She was not sure it would go very far when a 22-year-old Japanese college student launched an online campaign against the influential Tokyo Olympics leader and the sexist remarks he made.
But in less than two weeks, over 150,000 signatures were obtained by Momoko Nojo’s #DontBeSilent movement with other activists, galvanizing global anger against Yoshiro Mori, the president of Tokyo 2020.
He resigned last week and was replaced by a woman named Seiko Hashimoto who played in seven Olympic Games.
In response to statements by Mori, an octogenarian former prime minister, that women speak too often, the hashtag was coined. Nojo used it to raise support for a petition calling for action against him on Twitter and other social media sites.
“Few petitions have got 150,000 signatures before. I thought it was really great. People take this personally too, not seeing this as only Mori’s problem,” in a Zoom interview, said a smiling Nojo.
Her activism, born from a year of research in Denmark, is the latest example of women in Japan taking to keyboards beyond conventional politics to introduce social change in the third-largest economy in the world, where gender inequality, wage disparities and stereotyping are common.
“It made me realise that this is a good opportunity to push for gender equality in Japan,” Nojo, a fourth-year economics student at Tokyo’s Keio University, said.
She said that her activism was influenced by questions she frequently heard from male peers, such as, “You’re a girl, so you have to go to a high school that has pretty school uniforms, don’t you?” or “Even if you don’t have a job after graduating from college, you can be a housewife, no?”
In 2019, when she was in Denmark, Nojo launched her “NO YOUTH NO JAPAN” non-profit, where she saw how the country elected Mette Frederiksen, a woman in her early forties, as prime minister.
The time in Denmark, she said, made her realise how much older men dominated Japanese politics.
In Japan, where decisions seem to be taken by a standardized community of like-minded people, Keiko Ikeda, professor of education at Hokkaido University, said it was necessary for youthful, worldly people to lift their voices. But reform will come slowly and agonizingly, she said.
“If you have a homogeneous group, it’s impossibly difficult to move the compass because the people in it don’t realise it when their decision is off-centre,” Ikeda said.
Nojo dismissed the Japanese ruling Liberal Democratic Party’s plan this week to encourage more women to participate in meetings, but only as silent observers, as a poorly executed PR stunt.

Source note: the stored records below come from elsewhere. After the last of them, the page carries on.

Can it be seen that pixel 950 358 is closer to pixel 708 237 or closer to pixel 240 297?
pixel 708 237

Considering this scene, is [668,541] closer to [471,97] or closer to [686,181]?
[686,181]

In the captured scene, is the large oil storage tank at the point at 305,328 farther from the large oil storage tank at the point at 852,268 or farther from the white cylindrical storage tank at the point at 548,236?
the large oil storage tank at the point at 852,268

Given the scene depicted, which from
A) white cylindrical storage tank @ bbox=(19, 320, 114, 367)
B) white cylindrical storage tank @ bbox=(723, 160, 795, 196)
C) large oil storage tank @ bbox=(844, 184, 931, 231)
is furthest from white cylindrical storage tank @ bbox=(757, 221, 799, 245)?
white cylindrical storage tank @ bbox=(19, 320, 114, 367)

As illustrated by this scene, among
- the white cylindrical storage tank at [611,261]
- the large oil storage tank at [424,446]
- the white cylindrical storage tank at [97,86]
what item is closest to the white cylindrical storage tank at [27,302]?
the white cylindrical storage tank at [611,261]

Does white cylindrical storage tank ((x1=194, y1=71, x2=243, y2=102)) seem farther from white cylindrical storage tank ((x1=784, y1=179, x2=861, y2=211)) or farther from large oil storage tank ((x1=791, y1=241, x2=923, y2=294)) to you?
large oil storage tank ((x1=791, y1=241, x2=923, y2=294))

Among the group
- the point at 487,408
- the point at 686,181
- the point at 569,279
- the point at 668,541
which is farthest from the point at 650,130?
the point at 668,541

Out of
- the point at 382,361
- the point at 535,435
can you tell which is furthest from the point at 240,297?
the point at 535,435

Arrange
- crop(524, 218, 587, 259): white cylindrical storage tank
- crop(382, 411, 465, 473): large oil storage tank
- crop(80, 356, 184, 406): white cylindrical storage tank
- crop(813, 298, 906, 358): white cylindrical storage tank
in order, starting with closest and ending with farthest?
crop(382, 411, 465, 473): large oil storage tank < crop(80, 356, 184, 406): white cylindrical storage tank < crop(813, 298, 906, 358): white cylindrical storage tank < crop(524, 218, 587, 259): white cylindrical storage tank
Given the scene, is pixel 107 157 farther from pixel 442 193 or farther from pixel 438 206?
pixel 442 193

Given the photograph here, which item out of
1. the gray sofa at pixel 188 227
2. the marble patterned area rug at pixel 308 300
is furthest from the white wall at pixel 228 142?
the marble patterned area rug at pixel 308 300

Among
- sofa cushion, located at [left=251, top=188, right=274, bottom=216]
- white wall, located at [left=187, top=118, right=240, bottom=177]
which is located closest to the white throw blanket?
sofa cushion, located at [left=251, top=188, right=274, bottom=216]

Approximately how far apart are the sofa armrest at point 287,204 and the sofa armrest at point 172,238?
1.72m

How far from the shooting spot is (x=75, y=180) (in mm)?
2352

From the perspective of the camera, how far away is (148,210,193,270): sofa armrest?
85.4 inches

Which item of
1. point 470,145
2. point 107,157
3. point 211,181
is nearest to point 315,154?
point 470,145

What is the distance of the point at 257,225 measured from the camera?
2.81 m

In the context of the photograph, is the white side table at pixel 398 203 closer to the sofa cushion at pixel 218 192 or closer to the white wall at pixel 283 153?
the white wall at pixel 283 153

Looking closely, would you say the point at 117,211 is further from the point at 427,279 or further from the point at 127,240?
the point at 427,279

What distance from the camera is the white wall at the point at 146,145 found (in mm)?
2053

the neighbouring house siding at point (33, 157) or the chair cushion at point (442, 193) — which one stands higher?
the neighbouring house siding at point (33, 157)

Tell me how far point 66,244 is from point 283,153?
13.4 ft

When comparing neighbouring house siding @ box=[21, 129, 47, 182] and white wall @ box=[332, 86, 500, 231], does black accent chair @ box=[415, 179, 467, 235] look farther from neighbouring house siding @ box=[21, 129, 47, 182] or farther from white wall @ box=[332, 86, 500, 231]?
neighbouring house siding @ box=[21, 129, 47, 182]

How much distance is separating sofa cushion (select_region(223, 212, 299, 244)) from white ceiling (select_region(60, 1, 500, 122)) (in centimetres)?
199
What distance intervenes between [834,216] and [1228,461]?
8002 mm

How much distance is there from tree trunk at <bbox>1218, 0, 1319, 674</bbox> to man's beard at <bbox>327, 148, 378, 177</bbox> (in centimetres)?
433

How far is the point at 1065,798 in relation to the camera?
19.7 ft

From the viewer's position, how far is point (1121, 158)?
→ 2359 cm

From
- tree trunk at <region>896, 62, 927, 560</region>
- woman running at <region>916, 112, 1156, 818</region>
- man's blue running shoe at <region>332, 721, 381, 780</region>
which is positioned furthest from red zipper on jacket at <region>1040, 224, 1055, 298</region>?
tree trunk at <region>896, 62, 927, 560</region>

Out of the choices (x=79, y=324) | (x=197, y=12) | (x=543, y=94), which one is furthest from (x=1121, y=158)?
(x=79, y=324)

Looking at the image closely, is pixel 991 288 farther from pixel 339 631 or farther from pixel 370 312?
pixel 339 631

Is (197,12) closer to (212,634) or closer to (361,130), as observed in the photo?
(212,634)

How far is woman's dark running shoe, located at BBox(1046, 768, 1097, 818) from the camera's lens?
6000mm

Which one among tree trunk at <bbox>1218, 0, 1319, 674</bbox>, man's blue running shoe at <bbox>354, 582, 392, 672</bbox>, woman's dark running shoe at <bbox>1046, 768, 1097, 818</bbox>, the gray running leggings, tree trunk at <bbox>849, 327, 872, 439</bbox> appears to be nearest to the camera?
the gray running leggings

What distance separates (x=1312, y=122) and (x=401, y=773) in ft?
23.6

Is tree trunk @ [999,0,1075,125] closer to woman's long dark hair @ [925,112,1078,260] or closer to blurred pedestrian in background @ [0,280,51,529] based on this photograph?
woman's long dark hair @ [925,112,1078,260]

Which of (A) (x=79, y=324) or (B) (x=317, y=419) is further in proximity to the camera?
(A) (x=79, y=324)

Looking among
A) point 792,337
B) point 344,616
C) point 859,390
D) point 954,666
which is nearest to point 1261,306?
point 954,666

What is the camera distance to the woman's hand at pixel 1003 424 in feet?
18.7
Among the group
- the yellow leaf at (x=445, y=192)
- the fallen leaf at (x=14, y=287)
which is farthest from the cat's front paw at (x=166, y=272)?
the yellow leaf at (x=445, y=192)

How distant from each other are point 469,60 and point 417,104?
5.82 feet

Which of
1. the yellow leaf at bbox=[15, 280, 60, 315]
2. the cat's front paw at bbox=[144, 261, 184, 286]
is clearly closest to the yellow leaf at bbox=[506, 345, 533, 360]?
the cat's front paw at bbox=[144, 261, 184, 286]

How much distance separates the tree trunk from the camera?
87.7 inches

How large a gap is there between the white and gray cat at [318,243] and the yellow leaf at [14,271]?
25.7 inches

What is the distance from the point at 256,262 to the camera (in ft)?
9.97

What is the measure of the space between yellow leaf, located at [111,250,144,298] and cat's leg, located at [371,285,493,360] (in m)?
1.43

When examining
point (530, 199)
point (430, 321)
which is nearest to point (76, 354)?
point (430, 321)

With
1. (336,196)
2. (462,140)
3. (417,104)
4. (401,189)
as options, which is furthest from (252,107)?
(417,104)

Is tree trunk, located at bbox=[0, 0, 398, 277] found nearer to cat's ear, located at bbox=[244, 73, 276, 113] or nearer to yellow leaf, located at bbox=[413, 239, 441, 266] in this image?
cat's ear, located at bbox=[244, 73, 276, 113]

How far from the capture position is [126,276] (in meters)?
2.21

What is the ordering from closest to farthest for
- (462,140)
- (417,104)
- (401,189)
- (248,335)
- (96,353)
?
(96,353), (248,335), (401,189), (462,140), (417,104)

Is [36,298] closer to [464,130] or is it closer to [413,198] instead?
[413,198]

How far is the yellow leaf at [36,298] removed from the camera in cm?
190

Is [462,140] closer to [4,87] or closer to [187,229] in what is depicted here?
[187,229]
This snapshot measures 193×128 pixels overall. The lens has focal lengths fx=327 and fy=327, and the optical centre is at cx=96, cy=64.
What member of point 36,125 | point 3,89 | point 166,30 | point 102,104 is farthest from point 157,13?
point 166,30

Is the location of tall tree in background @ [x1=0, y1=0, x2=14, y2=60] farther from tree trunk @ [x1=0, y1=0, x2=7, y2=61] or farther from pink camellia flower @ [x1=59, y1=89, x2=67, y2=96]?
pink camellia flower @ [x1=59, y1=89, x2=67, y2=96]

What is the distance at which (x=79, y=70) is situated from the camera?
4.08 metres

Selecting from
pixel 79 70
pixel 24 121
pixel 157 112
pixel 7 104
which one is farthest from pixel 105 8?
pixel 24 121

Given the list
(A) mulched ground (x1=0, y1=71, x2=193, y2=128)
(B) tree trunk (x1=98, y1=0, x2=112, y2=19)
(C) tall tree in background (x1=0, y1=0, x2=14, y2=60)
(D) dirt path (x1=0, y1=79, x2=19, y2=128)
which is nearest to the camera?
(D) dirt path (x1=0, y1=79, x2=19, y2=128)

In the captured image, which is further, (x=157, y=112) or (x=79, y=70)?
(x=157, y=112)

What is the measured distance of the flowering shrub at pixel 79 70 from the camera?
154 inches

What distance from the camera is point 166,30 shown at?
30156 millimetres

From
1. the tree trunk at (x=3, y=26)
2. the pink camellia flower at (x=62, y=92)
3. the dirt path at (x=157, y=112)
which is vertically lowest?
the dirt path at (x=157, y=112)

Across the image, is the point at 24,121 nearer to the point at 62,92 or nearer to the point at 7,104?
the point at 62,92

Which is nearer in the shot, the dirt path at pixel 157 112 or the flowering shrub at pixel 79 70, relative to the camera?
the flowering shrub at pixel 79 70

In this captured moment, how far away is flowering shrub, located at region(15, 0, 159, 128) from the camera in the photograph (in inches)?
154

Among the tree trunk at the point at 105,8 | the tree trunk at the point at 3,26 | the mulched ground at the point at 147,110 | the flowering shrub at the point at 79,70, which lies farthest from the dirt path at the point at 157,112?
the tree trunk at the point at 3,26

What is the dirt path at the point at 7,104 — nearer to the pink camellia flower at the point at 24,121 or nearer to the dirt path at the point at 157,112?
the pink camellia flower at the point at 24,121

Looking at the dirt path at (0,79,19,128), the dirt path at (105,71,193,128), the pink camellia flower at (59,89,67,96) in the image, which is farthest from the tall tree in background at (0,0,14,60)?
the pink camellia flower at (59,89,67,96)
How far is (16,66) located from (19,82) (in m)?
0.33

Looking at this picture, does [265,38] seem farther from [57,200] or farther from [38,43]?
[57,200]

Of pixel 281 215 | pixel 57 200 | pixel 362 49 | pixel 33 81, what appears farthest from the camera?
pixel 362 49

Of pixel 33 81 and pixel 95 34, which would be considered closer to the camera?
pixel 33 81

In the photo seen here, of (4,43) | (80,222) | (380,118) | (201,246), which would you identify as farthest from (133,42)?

“I’m not sure if they have the willingness to fundamentally improve the gender issue,” she said, adding that, rather than having them as observers, the party needed to have more women in key posts.
In fact, Nojo’s win is only a small move in a long battle.
Japan is ranked 121st out of 153 countries on the 2020 Global Gender Gap Index of the World Economic Forum – the worst ranking among advanced countries – scoring poorly on the economic participation and political empowerment of women.
In the workplace, and in politics, activists and many ordinary women say radical change is needed.
“In Japan, when there’s an issue related to gender equality, not many voices are heard, and even if there are some voices to improve the situation, they run out of steam and nothing changes,” Nojo said.
“I don’t want our next generation to spend their time over this issue.”